Scientific studies have also explored the relationship between yoga and PMOS management. A study conducted by researchers at the All India Institute of Medical Sciences (AIIMS) found that a structured yoga programme helped reduce anxiety levels and improve hormonal parameters among adolescent girls with PCOS.

The findings suggest that yoga may work as a useful complementary therapy alongside standard medical treatment.

Why mental health matters in PMOS management

Many women with PMOS experience emotional challenges in addition to physical symptoms.

These may include:

  • Anxiety
  • Depression
  • Sleep disturbances
  • Low self-esteem
  • Body image concerns

According to PTI, Dr Rima Dada, Professor at AIIMS Delhi, said growing evidence shows that mental well-being and hormonal health are closely linked.

"There is increasing evidence that psychological stress and hormonal health are closely interconnected. Chronic stress can adversely affect reproductive and metabolic pathways. Integrating yoga, meditation and other stress management strategies with standard medical treatment can help improve both physical and emotional health outcomes in women with PMOS," she told PTI.

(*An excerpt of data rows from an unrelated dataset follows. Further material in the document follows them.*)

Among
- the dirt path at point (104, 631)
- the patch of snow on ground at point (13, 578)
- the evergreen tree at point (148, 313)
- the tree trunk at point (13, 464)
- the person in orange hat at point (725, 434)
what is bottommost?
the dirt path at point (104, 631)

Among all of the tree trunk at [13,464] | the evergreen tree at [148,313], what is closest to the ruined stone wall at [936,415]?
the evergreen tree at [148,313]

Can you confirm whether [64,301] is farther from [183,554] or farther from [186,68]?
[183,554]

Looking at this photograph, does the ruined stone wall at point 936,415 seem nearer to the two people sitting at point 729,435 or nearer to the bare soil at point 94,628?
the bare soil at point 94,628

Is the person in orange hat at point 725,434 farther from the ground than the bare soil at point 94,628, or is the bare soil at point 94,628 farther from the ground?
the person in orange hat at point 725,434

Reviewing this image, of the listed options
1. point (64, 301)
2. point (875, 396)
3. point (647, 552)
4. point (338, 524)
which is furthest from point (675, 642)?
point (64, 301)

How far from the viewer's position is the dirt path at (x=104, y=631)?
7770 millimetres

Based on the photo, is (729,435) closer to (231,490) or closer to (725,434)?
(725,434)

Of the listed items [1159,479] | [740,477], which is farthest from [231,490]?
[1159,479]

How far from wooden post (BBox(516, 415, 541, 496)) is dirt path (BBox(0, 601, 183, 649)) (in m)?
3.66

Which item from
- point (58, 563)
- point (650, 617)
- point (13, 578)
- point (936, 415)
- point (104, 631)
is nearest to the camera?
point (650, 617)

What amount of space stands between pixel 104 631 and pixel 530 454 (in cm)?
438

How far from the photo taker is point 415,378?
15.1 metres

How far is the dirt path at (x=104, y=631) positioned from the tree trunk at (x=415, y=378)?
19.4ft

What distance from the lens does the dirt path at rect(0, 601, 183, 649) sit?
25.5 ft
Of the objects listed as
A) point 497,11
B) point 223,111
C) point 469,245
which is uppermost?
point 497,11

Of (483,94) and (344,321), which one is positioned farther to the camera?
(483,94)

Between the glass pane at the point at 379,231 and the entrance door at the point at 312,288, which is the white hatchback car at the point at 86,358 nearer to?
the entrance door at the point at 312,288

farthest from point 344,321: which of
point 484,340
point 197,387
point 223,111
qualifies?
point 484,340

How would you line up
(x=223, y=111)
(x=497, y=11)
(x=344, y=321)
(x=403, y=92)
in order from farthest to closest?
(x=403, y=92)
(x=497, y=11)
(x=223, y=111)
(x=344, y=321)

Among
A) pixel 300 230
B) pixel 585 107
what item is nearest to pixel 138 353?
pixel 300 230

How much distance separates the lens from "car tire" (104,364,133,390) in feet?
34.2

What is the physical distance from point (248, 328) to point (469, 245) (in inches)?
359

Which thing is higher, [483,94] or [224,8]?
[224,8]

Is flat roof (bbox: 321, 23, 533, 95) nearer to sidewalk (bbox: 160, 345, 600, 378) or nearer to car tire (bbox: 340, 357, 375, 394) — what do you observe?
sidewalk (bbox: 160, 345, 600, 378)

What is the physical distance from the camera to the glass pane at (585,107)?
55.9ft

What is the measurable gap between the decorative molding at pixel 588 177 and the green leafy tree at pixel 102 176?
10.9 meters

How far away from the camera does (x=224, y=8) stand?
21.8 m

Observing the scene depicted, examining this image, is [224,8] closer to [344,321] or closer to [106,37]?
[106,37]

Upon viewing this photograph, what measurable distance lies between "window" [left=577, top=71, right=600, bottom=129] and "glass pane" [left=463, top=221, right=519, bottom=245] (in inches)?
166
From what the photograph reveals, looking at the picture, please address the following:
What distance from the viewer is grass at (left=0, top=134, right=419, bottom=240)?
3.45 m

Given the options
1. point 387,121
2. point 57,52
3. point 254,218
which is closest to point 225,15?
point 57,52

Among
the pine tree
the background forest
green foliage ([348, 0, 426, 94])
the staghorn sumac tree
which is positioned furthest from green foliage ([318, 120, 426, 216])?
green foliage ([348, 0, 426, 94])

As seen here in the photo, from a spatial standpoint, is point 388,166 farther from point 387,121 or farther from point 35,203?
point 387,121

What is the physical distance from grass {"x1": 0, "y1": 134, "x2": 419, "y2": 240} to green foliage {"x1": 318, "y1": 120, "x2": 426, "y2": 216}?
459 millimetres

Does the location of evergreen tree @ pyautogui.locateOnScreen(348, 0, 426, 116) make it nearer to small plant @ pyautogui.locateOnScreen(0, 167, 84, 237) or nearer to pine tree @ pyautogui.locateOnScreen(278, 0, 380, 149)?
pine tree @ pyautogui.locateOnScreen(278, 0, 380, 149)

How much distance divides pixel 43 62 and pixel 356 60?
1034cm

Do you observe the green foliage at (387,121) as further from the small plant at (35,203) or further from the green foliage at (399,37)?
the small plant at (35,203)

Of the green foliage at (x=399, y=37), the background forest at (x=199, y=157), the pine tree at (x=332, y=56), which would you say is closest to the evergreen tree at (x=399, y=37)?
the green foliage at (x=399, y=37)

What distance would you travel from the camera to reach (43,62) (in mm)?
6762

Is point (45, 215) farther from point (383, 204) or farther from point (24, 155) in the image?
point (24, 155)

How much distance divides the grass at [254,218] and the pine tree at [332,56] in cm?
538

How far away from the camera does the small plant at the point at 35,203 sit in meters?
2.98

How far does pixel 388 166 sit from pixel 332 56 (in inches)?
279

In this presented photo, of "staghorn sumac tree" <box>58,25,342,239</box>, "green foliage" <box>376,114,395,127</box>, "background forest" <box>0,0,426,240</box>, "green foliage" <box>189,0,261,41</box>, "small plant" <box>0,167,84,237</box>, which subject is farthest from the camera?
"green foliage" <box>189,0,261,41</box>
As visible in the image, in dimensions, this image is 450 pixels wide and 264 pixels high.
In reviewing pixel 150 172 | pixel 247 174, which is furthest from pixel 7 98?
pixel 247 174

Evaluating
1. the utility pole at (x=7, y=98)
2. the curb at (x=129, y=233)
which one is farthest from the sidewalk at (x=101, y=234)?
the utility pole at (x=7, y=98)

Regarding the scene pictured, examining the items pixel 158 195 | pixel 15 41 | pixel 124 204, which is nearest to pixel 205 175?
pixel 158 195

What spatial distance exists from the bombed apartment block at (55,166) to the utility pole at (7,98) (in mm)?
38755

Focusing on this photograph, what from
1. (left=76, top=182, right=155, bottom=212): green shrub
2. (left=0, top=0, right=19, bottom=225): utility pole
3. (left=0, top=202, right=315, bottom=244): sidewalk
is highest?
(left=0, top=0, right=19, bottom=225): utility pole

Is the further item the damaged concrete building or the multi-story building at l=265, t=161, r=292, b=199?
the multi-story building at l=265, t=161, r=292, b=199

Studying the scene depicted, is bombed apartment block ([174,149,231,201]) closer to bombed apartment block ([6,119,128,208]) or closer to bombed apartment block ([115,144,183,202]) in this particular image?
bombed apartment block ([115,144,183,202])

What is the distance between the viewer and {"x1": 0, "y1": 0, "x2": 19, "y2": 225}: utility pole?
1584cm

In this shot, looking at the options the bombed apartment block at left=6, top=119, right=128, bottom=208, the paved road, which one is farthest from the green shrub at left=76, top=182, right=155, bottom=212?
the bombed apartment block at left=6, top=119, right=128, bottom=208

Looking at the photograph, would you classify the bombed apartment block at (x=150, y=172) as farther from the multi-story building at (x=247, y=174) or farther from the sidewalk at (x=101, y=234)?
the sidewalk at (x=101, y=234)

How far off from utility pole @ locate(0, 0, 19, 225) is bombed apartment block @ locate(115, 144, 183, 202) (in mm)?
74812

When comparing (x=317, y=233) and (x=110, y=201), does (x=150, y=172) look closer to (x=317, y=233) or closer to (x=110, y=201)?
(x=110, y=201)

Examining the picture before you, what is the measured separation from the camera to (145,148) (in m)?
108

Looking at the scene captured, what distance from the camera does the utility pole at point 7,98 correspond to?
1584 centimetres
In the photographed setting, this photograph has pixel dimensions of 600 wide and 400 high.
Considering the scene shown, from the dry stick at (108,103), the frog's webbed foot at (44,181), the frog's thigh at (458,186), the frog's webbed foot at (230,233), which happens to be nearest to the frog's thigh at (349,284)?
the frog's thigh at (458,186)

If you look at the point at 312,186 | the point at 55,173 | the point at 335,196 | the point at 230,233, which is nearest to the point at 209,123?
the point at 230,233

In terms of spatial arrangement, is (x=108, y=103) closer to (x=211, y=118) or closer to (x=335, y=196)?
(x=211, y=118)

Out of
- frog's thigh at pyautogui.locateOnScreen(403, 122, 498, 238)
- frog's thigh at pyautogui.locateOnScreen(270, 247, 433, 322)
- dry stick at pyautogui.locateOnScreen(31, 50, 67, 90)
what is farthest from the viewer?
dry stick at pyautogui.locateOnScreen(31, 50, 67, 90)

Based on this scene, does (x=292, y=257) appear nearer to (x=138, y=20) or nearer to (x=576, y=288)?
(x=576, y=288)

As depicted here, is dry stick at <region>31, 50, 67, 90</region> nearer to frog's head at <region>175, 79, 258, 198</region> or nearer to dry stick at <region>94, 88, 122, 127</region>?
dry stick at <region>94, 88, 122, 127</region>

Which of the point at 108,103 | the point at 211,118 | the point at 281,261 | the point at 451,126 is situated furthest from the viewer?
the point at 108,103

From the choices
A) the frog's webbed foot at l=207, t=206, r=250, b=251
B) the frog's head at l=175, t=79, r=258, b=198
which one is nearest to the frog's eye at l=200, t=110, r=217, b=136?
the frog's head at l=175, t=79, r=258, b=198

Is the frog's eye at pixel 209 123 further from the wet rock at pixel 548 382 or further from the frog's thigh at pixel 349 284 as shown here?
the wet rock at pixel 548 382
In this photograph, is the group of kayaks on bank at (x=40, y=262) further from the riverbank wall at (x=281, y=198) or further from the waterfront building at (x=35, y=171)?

Which yoga practices may be beneficial?

Experts say a combination of physical postures, breathing exercises and meditation can help improve overall well-being.

According to PTI, Dr Ishwar V Basavaraddi, Director of the Morarji Desai National Institute of Yoga, highlighted yoga's role as a non-drug approach to managing stress.

"Regular practice of yoga, including asanas, pranayama and meditation, helps reduce stress, improve autonomic balance and enhance emotional resilience. These practices can support hormonal regulation and metabolic health, making yoga a valuable complementary intervention in the management of PMOS," he told PTI.

Can yoga improve sleep and insulin sensitivity?

Doctors say the benefits of yoga may extend beyond stress reduction.

Regular practice may help:

  • Improve sleep quality
  • Support insulin sensitivity
  • Enhance emotional resilience
  • Improve overall quality of life
  • Encourage healthier lifestyle habits

However, experts stress that yoga works best when combined with medical care, a balanced diet and regular physical activity.

Why should women not ignore the emotional side of PMOS?

Many women focus mainly on visible symptoms such as weight changes, acne or irregular periods while overlooking the emotional burden of the condition.

According to PTI, Dr Kadambini Acharya, Assistant Director at VYASA Delhi, said mental well-being deserves equal attention.

"Management of PMOS includes more than just treating the visible aspects. The emotional stress experienced by women, combined with lack of sleep and poor lifestyle habits, can significantly affect hormonal health. By incorporating yoga, mindfulness and relaxation techniques into daily routines, women can achieve better physical, mental and reproductive health outcomes," she told PTI.

Experts recommend a holistic approach

Health experts agree that there is no single solution for managing PMOS. Instead, they recommend a combination of:

  • Medical treatment
  • Healthy nutrition
  • Regular exercise
  • Adequate sleep
  • Yoga and meditation
  • Stress management techniques

As awareness of PMOS continues to grow, experts believe yoga should be seen not as an optional wellness activity but as an important part of a broader, holistic approach to improving long-term health and well-being.